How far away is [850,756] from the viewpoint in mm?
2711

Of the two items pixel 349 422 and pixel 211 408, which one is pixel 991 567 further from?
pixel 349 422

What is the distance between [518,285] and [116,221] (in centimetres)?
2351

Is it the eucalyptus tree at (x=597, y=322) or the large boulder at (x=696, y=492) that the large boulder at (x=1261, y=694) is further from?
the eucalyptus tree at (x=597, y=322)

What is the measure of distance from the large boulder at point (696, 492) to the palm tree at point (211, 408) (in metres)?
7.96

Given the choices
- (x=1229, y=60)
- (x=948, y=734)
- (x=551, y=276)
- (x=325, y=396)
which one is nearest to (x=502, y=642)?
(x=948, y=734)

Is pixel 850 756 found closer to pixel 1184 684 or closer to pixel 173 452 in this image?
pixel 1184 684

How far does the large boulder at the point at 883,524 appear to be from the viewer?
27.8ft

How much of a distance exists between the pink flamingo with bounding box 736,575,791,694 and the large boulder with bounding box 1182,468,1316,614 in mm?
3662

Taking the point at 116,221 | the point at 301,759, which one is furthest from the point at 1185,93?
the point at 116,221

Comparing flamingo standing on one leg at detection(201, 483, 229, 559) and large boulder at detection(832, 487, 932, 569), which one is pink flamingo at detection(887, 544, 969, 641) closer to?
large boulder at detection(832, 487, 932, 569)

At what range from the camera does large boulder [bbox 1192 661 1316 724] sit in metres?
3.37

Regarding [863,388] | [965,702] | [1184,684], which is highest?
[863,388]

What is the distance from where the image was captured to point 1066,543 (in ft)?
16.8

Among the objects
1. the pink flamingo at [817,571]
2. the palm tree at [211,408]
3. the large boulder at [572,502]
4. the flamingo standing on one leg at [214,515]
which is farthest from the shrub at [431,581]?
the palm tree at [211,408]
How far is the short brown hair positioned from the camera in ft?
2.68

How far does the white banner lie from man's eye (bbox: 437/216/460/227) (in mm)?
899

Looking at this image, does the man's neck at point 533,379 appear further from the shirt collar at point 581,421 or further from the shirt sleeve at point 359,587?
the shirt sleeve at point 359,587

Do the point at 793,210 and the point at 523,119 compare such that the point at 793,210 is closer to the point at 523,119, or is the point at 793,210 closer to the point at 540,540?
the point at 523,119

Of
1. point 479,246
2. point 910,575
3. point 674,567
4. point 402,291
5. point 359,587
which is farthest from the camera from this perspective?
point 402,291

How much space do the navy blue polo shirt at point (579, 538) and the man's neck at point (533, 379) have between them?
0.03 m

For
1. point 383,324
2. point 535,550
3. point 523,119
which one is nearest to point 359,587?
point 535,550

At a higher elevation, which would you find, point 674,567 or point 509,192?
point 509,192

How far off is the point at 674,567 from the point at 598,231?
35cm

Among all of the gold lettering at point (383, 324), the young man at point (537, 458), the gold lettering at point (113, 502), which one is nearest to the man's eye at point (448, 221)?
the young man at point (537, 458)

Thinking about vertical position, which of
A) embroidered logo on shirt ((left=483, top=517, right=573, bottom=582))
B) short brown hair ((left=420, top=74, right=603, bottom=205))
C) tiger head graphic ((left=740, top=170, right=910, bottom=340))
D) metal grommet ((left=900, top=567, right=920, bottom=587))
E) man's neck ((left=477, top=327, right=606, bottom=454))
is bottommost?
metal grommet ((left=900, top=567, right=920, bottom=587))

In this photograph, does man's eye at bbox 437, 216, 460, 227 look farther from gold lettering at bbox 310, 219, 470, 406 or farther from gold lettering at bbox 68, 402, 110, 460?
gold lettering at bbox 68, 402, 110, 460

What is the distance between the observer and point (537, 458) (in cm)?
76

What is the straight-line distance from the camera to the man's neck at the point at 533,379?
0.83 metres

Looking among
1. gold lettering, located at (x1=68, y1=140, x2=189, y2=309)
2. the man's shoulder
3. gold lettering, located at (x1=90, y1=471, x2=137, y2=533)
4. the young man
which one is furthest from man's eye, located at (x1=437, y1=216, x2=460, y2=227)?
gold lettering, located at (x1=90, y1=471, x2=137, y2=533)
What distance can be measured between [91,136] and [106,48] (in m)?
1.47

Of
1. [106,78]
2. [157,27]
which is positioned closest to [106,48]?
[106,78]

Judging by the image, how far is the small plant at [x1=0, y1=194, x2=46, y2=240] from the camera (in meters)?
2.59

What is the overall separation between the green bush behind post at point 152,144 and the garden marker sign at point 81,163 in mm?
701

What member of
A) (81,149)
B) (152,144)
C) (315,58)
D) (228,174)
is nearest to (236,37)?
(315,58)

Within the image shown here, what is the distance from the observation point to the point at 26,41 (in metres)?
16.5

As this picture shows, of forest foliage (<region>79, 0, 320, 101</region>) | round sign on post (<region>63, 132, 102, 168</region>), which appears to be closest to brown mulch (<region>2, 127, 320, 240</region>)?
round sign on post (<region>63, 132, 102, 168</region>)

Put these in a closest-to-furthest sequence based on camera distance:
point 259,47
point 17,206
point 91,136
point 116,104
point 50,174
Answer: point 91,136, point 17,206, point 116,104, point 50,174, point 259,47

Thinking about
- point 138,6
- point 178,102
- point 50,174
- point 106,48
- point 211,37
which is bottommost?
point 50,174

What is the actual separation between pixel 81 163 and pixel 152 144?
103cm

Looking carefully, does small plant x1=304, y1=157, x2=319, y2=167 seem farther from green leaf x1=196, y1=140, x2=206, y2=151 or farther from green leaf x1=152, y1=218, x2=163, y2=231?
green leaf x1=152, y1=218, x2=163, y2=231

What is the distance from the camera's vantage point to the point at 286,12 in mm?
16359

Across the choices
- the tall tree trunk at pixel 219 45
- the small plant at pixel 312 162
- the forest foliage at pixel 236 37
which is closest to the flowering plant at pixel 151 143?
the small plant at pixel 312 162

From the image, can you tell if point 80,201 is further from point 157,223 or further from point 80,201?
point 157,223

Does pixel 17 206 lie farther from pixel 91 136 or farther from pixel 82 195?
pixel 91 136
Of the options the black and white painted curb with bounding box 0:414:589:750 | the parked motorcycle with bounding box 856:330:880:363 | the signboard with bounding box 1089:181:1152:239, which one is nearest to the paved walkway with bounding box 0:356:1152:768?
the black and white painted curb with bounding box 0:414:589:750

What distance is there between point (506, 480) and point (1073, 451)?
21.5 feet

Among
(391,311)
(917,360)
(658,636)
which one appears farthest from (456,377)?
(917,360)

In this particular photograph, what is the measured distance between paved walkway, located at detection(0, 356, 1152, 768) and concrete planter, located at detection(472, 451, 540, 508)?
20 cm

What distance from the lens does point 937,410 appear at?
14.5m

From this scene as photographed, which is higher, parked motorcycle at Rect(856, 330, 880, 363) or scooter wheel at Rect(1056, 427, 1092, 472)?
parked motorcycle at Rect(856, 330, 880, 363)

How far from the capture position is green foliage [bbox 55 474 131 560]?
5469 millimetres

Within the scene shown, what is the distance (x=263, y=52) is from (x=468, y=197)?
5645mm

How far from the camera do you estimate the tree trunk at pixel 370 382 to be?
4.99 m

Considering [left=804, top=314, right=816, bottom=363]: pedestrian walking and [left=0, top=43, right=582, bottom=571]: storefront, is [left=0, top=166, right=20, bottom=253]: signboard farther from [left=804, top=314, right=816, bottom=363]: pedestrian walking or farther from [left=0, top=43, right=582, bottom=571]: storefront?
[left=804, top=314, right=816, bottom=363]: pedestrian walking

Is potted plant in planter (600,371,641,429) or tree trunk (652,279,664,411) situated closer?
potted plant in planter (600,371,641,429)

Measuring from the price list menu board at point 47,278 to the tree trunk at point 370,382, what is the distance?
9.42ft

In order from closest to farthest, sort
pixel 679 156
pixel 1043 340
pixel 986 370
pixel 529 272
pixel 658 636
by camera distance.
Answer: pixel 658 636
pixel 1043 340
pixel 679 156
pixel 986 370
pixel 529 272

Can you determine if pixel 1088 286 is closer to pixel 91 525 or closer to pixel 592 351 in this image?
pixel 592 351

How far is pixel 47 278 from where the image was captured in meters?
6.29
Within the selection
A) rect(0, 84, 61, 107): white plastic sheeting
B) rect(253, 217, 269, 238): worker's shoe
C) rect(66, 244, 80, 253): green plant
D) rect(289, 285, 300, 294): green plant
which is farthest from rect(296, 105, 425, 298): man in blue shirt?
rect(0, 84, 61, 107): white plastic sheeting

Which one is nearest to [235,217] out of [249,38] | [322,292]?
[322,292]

────────────────────

_Your objective_
Please copy out, unchanged, the listing from the line containing "Which one is nearest to [235,217]" through the end of the listing, inclusive.

_Response below_
Which one is nearest to [235,217] out of [249,38] | [322,292]?
[322,292]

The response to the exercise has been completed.